As we and other partners across the state put our noses to the proverbial grindstone and start to put these recommendations into place, there is already good news to be shared. The Land for Maine’s Future program, which Includes the Working Waterfront Access Protection Program (WWAPP), was funded in the State’s most recent budget. And while the $4 million over that WWAPP will receive over four years is a drop in the bucket when compared to the overall needs of the working waterfront, it can and should be the catalyst for increased statewide attention and support for all of Maine’s working waterfronts, from York to Eastport.

A lobster boat heads out to sea near Vinalhaven.

For those of you who feel as passionately about saving the working waterfront as we do, you will be excited to learn that the National Working Waterfront Networks triennial conference will be held in Boston July 19-21, 2022. We are thrilled to be able to play our small part in organizing this conference and look forward to seeing some of you there, whether in person (fingers crossed) or remote.
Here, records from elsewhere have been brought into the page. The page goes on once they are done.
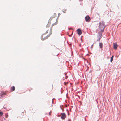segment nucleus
<instances>
[{
    "instance_id": "1",
    "label": "nucleus",
    "mask_w": 121,
    "mask_h": 121,
    "mask_svg": "<svg viewBox=\"0 0 121 121\" xmlns=\"http://www.w3.org/2000/svg\"><path fill=\"white\" fill-rule=\"evenodd\" d=\"M57 22H56L55 23L53 24L52 26L51 27V28L50 30V33L46 37H45L44 38H43L42 36L41 37V40H44L46 39H47L48 38V37L51 35V34L52 33V26H54V25H55L56 24H57Z\"/></svg>"
},
{
    "instance_id": "2",
    "label": "nucleus",
    "mask_w": 121,
    "mask_h": 121,
    "mask_svg": "<svg viewBox=\"0 0 121 121\" xmlns=\"http://www.w3.org/2000/svg\"><path fill=\"white\" fill-rule=\"evenodd\" d=\"M102 34L100 32H99L98 33V35L97 36V38L98 39H97V41H99L102 37Z\"/></svg>"
},
{
    "instance_id": "3",
    "label": "nucleus",
    "mask_w": 121,
    "mask_h": 121,
    "mask_svg": "<svg viewBox=\"0 0 121 121\" xmlns=\"http://www.w3.org/2000/svg\"><path fill=\"white\" fill-rule=\"evenodd\" d=\"M99 26L100 27H104V26L105 25V22L103 21H102L100 23H99Z\"/></svg>"
},
{
    "instance_id": "4",
    "label": "nucleus",
    "mask_w": 121,
    "mask_h": 121,
    "mask_svg": "<svg viewBox=\"0 0 121 121\" xmlns=\"http://www.w3.org/2000/svg\"><path fill=\"white\" fill-rule=\"evenodd\" d=\"M61 118L62 120H64L66 117V116L65 113H61Z\"/></svg>"
},
{
    "instance_id": "5",
    "label": "nucleus",
    "mask_w": 121,
    "mask_h": 121,
    "mask_svg": "<svg viewBox=\"0 0 121 121\" xmlns=\"http://www.w3.org/2000/svg\"><path fill=\"white\" fill-rule=\"evenodd\" d=\"M77 33L78 35H80L81 34L82 32L81 30L79 29H77Z\"/></svg>"
},
{
    "instance_id": "6",
    "label": "nucleus",
    "mask_w": 121,
    "mask_h": 121,
    "mask_svg": "<svg viewBox=\"0 0 121 121\" xmlns=\"http://www.w3.org/2000/svg\"><path fill=\"white\" fill-rule=\"evenodd\" d=\"M90 19V17L88 16H86L85 17V21H89V20Z\"/></svg>"
},
{
    "instance_id": "7",
    "label": "nucleus",
    "mask_w": 121,
    "mask_h": 121,
    "mask_svg": "<svg viewBox=\"0 0 121 121\" xmlns=\"http://www.w3.org/2000/svg\"><path fill=\"white\" fill-rule=\"evenodd\" d=\"M113 45L114 48L115 49H117L118 47L117 45V44L114 43H113Z\"/></svg>"
},
{
    "instance_id": "8",
    "label": "nucleus",
    "mask_w": 121,
    "mask_h": 121,
    "mask_svg": "<svg viewBox=\"0 0 121 121\" xmlns=\"http://www.w3.org/2000/svg\"><path fill=\"white\" fill-rule=\"evenodd\" d=\"M5 94V93H1L0 95V97L1 98H2L3 97H4V95Z\"/></svg>"
},
{
    "instance_id": "9",
    "label": "nucleus",
    "mask_w": 121,
    "mask_h": 121,
    "mask_svg": "<svg viewBox=\"0 0 121 121\" xmlns=\"http://www.w3.org/2000/svg\"><path fill=\"white\" fill-rule=\"evenodd\" d=\"M103 43H100L99 46L100 48H102L103 47Z\"/></svg>"
},
{
    "instance_id": "10",
    "label": "nucleus",
    "mask_w": 121,
    "mask_h": 121,
    "mask_svg": "<svg viewBox=\"0 0 121 121\" xmlns=\"http://www.w3.org/2000/svg\"><path fill=\"white\" fill-rule=\"evenodd\" d=\"M11 89L12 91H14L15 90V87L14 86H13L12 87H11Z\"/></svg>"
},
{
    "instance_id": "11",
    "label": "nucleus",
    "mask_w": 121,
    "mask_h": 121,
    "mask_svg": "<svg viewBox=\"0 0 121 121\" xmlns=\"http://www.w3.org/2000/svg\"><path fill=\"white\" fill-rule=\"evenodd\" d=\"M114 56L113 55L111 58L110 62H112L113 60Z\"/></svg>"
},
{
While you are waiting, please check out this awesome video that captures just how important Maine’s working waterfronts are to all of us.

Finally, if you are reading this as a working waterfront business owner in need of support, please do not hesitate to give us a call or shoot us an email. We are happy to help. Also, please check out our grant programs intended to support your working waterfront business! We have Spark! Grants to support clean energy solutions (and money savings!) for marine businesses and ShoreUp grants to help address flooding, storm surge, and sea level rise.

If you are interested in learning more about our work or how you can get involved in helping to save Maine’s working waterfront, please check out our website, or reach out to us — Sam Belknap or Lia Morris with the Island Institute Blue Economy team — directly.

In the meantime, go eat some Maine seafood—preferably something bought close to home and directly from a waterfront business. With all Maine seafood crossing a working waterfront, those purchases directly support the preservation of our state’s working waterfronts and the people and livelihoods that depend on them. So, it’s good for you, good for those businesses, and good for the coast we all love.